Şeker Hastaları Diş ve Diş Eti Problemlerine Nelere Dikkat etmelidirler?
Diş eti hastalıklarının önlenmesi için her şeyden önce iyi bir şeker kontrolünün sağlanması ve düzenli ağız bakımı gereklidir. Dişlerinizi her yemekten sonra günde en az iki defa fırçalayınız. Fırçalama süresi en az iki dakika olmalıdır. Uçları yuvarlatılmış yumuşak ve naylon fırça kullanılmalı. Fırça ile diş eti arasındaki açı 45 derece olacak şekilde tutulmalı, diş etlerinden dişlere doğru fırça yumuşak ve dairesel hareketlerle tüm diş yüzeylerini kapsayacak şeklide kullanılmalı, dilinizin üzerini fırçalanmalı, diş aralarındaki bakterileri uzaklaştırmak için günde en az bir defa diş ipi kullanılmalı ve diş taşları temizliği ve diş etleri kontrolü için en az altı ayda bir düzenli olarak diş hekimine kontrole gidilmelidir
Şeker Hastalarında Ağız Bakımı Neden Önemlidir?

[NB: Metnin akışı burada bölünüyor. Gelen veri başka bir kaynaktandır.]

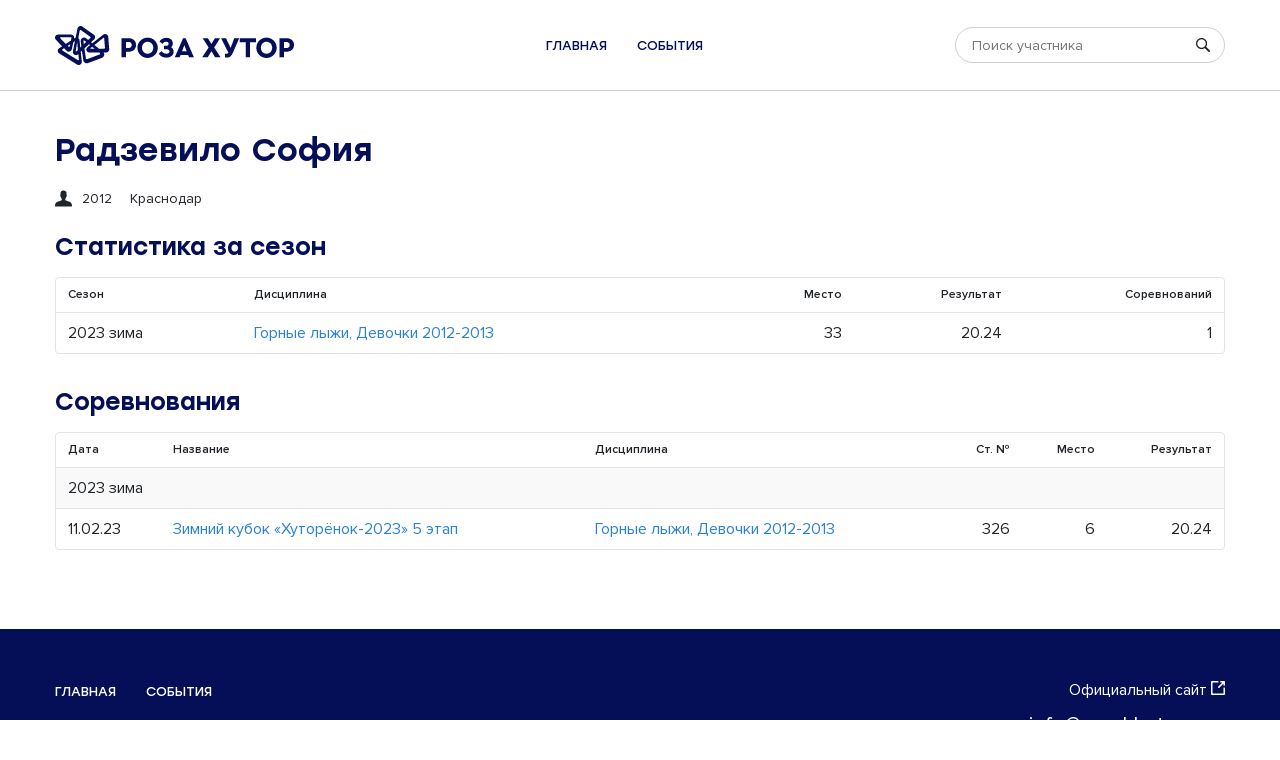

--- FILE ---
content_type: text/html; charset=utf-8
request_url: https://hutorenok.rosakhutor.com/members/1375
body_size: 1839
content:
<!DOCTYPE html><html lang="ru"><head><meta charset="UTF-8"><meta http-equiv="X-UA-Compatible" content="IE=edge"><meta name="viewport" content="width=device-width, initial-scale=1.0"><link rel="apple-touch-icon" sizes="180x180" href="/static/favicon/apple-touch-icon.png"><link rel="icon" type="image/png" sizes="32x32" href="/static/favicon/favicon-32x32.png"><link rel="icon" type="image/png" sizes="16x16" href="/static/favicon/favicon-16x16.png"><link rel="manifest" href="/static/favicon/site.webmanifest"><link rel="mask-icon" href="/static/favicon/safari-pinned-tab.svg" color="#050f58"><link rel="shortcut icon" href="/static/favicon/favicon.ico"><meta name="msapplication-TileColor" content="#ffffff"><meta name="msapplication-config" content="/static/favicon/browserconfig.xml"><meta name="theme-color" content="#ffffff"><link rel="stylesheet" media="all" href="/static/css/app.7ef914f2617a622c1bb9.css"><title>Хуторенок</title></head><body><header class="header"><div class="c"><div class="header__container"><a class="header__logo" href="/"><img src="/static/img/img_logo.svg"></a><ul class="header__menu"><li><a href="/">Главная</a></li><li><a href="/competitions">События</a></li></ul><div class="header__search"><div class="search"><input class="search__input" placeholder="Поиск участника"><svg class="search__icon"><use xlink:href="/static/img/sprite.svg#search"></use></svg><button class="search__close"><svg><use xlink:href="/static/img/sprite.svg#close"></use></svg></button><div class="search__popup"></div></div></div><div class="header__buttons"><button class="header__button header__button--search"><svg><use xlink:href="/static/img/sprite.svg#search"></use></svg></button><button class="header__button header__button--menu"><svg><use xlink:href="/static/img/sprite.svg#menu"></use></svg></button></div></div></div></header><div class="c"><div class="head"><h1>Радзевило София</h1><div class="head__sub"><div class="head__block"><svg class="head__icon"><use xlink:href="/static/img/sprite.svg#profile"></use></svg>2012</div><div class="head__block">Краснодар</div></div></div><div class="block"><h2>Статистика за сезон</h2><div class="table"><table><thead><th>Сезон</th><th>Дисциплина</th><th class="right mobile">Место, результат<br>(соревнований)</th><th class="w0 right desktop">Место</th><th class="w0 right desktop">Результат</th><th class="w0 right desktop">Соревнований</th></thead><tbody><tr><td>2023 зима</td><td><a href="/group/40/discipline/2">Горные лыжи, Девочки 2012-2013</a></td><td class="right mobile">33 место 20.24<br>(1)</td><td class="w0 right desktop">33</td><td class="w0 right desktop">20.24</td><td class="w0 right desktop">1</td></tr></tbody></table></div></div><div class="block"><h2>Соревнования</h2><div class="table"><table><thead><th class="w0">Дата</th><th>Название</th><th class="desktop">Дисциплина</th><th class="right">Ст. №</th><th class="w0 right desktop">Место</th><th class="w0 right desktop">Результат</th><th class="w0 right mobile">Место,<br>результат</th></thead><tbody><tr class="table__subhead"><td colspan="7">2023 зима</td></tr><tr><td class="w0">11.02.23</td><td><a href="/competition/21">Зимний кубок «Хуторёнок-2023» 5 этап</a><div class="mobile muted">Горные лыжи, Девочки 2012-2013</div></td><td class="desktop"><a href="/competition/21/group/40/discipline/2">Горные лыжи, Девочки 2012-2013</a></td><td class="right">326</td><td class="w0 right desktop">6</td><td class="w0 right desktop">20.24</td><td class="w0 right mobile">6 место<br>20.24</td></tr></tbody></table></div></div></div><footer class="footer"><div class="footer__inner"><div class="c"><div class="footer__container"><div class="footer__top"><!--img.footer__logo(src='/static/img/img_logo_small.svg')--><ul class="footer__menu"><li><a href="/">Главная</a></li><li><a href="/competitions">События</a></li></ul></div><div class="footer__aside"><div class="footer__links"><a class="footer__link" href="https://rosakhutor.com/" target="_blank">Официальный сайт<svg><use xlink:href="/static/img/sprite.svg#external"></use></svg></a><a class="footer__email" href="mailto:info@rosakhutor.com">info@rosakhutor.com</a></div><div class="footer__socials"><a href="https://www.youtube.com/user/rosakhutor" target="_blank"><svg><use xlink:href="/static/img/sprite.svg#youtube"></use></svg></a><a href="https://vk.com/rosakhutor" target="_blank"><svg><use xlink:href="/static/img/sprite.svg#vk"></use></svg></a><a href="https://ok.ru/rosakhutor" target="_blank"><svg><use xlink:href="/static/img/sprite.svg#ok"></use></svg></a></div></div><div class="footer__copyright">354 392 Краснодарский край, г. Сочи, Адлерский район,<br>
с. Эстосадок, ул. Олимпийская, д. 35<br><br>
© 2022 Роза Хутор</div></div></div></div></footer><script src="/static/js/app.5f6bd136fdd83ccdec6c.js"></script></body></html>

Şeker hastalarının doğru ve sağlıklı beslenmesi çok önemlidir. Doğru beslenme de seçilecek gıdalar kadar, hastanın rahat bir şekilde çiğneyebilmesi de önem arz eder. Sağlıksız dolgular, dişlerdeki çapraşıklıklar, diş etlerinde rahatsızlıklar, kötü yapılmış kaplama ve protezler, doğru besinler tüketilse bile, rahat çiğneyebilme ve düzgün ağız bakımına engel oluşturacaktır. Böylelikle hem çiğneme işlemi tam yapılamayacak, hızlı ve tam parçalanamadan besinler hızla yutulacak ve doyma hissi oluşmadan, fazla besin tüketmeye sebep olacaktır ki bu da şeker hastalarının beslenmesinde en istemeyeceğimiz şey olacaktır.